WORK TO COMPLETE:
#1 In the issue thread about unstable CSV product import, why does the reporter call the failures the worst part of the problem? Answer in one to three sentences.
#2 Continue the issue thread about unstable CSV product import, starting right after its final line.

PAGE EXCERPT:

--- --- ---

VirtoCommerce / vc-platform

Virto Commerce B2B Innovation Platform
https://virtocommerce.com
Other
1.23k stars 845 forks source link

Product import is unstable (CSV import performance problems) #583

Closed amironoff closed 8 years ago

amironoff commented 8 years ago

Hello,

I'm trying to import just 15k products initially using the CSV import facility. The import has been very unstable so far. Sometimes it's 300 products, sometimes - 900. The largest I could pull is 3k. This runs on decent Azure infrastructure. The worst is that VC doesn't provide any feedback on failure. It either silently stops or shows a red 'Error 500' notification on the import blade. And that's it.

How do I troubleshoot? What's the VC offering in terms of monitoring?

tatarincev commented 8 years ago

You can see detail of the error in your browser, just switch it to debug mode F12 and see the details for this request error there. And could you send to me your csv file for local reproduce this error?

amironoff commented 8 years ago

@tatarincev I think i nailed it.

  1. found the NLog section in web.config and enabled filesystem logging. It's set to 'Debug' by default, consider changing that to file system in Release builds, that'll be more useful in production;
  2. The log entry at the time of import failure says: '2016-08-05 10:16:20.3237 Hangfire.Server.BackgroundProcessingServer Processing server takes too long to shutdown. Performing ungraceful shutdown.

--- --- ---

EXTRACTED ENTRIES:

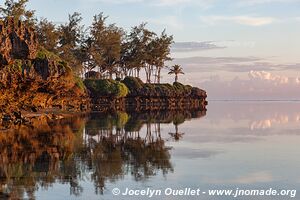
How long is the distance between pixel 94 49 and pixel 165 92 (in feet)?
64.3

--- --- ---

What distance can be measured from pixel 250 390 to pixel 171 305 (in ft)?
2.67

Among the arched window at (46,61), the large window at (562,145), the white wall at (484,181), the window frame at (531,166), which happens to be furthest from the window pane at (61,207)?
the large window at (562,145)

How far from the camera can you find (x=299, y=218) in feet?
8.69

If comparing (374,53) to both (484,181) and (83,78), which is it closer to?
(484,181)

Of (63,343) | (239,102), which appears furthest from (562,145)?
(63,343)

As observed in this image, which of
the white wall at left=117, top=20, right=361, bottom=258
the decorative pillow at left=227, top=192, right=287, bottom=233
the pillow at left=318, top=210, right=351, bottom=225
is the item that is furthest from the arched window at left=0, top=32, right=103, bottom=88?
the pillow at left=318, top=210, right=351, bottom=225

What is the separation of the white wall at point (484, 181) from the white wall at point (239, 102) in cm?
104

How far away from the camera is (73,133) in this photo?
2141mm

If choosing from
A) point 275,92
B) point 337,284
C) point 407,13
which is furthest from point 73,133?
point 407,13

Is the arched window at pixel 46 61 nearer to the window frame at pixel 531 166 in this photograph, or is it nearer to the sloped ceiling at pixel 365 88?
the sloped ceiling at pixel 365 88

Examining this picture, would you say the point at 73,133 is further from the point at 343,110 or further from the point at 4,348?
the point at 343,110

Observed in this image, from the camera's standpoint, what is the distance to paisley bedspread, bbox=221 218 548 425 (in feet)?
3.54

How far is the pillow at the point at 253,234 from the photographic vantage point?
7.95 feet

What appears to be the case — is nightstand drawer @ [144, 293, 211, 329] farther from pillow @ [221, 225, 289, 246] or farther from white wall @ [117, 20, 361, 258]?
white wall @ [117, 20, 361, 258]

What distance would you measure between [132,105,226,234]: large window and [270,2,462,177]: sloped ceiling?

--- --- ---

OUTPUTS IN ORDER:
#1 The reporter says the platform gives no feedback when the import fails. The import either stops silently or shows only a red 'Error 500' notification on the import blade, with nothing more.

#2
  3. Initial investigation shows that Hangfire is busy doing the Lucene indexing job.
  4. The error message comes from Hangfire BackgroundProcessor Dispose method. - https://github.com/HangfireIO/Hangfire/blob/master/src/Hangfire.Core/Server/BackgroundProcessingServer.cs

I hypothesize that this is Lucene indexing taking too long + Hangfire timeout being too low. I spinned up an external Elasticsearch instance. Import seems to be going forward now (although pretty slow)

amironoff commented 8 years ago

I'd strongly suggest you'd consider improving transparency of the system. There should be a searchable job log, where for each async job its state and (if the job crashed) full error stack trace is available. Right now, there's no way to easily know if e.g. import or index rebuilding succeeded.

amironoff commented 8 years ago

@tatarincev here's the (anonymized) csv file I'm uploading.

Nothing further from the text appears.